Existem dois pontos essenciais relativamente a este tema. O primeiro é a esperança média de vida que tem vindo a aumentar e, no caso das mulheres é superior à dos homens. Segundo os dados do Instituto Nacional de Estatística (INE), no triénio 2018-2020 a esperança de vida à nascença em Portugal foi estimada em 77,67 anos para os homens e em 83,37 anos para as mulheres. Ou seja, se as mulheres vivem mais tempo têm de acautelar durante mais anos a sua reforma. O outro ponto é que quando olhamos para os dados da Comissão Europeia verificarmos que a expectativa é de que quem tenha, por exemplo, 40 anos chegue à idade de reforma e tenha apenas direito a 44% do seu último salário. Isto significa uma grande perda de poder de compra na idade da reforma. De um dia para o outro é como se desaparecessem 56% do rendimento mensal. E estes são os números projetados ao dia de hoje, porque na realidade podem ser piores. O que temos então de fazer é começar a poupar e investir o quanto antes para garantir o nosso complemento de reforma. O que fazemos no MoneyLab é exatamente capacitar as pessoas para saberem o que fazer em situações como esta e outras. Ou seja, dar-lhes ferramentas e estratégias para a sua vida financeira.

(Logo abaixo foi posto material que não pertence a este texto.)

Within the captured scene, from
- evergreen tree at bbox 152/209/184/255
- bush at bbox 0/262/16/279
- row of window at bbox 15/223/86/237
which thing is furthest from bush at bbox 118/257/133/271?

De que forma, como país, deveríamos promover maior literacia financeira? Começar pelas escolas, promover a educação financeira em família, tornar os termos financeiros mais acessíveis à população?
Sou uma defensora acérrima há vários anos de uma disciplina de educação financeira nas escolas. No MoneyLab já fizemos, inclusivamente, um piloto que correu muito bem, e também já tivemos um programa de educação financeira para jovens e crianças que foi um sucesso. É importante que todas as crianças tenham acesso à educação financeira desde tenra idade. Temos de entender que os jovens de hoje são os cidadãos de amanhã e quanto melhor munidos chegarem à idade adulta, melhor.
Como se compara Portugal com outros países da Europa neste aspeto? Há ainda um longo caminho a percorrer?
Infelizmente compara mal. De acordo com um estudo do Banco Central Europeu (BCE), Portugal ficou na última posição do ranking de literacia financeira dos países da Zona Euro. Isto demonstra o longo caminho que existe a fazer. O que posso dizer é que da parte do MoneyLab todos poderão continuar a contar com o nosso empenho para contribuirmos para mais e melhor educação financeira em Portugal.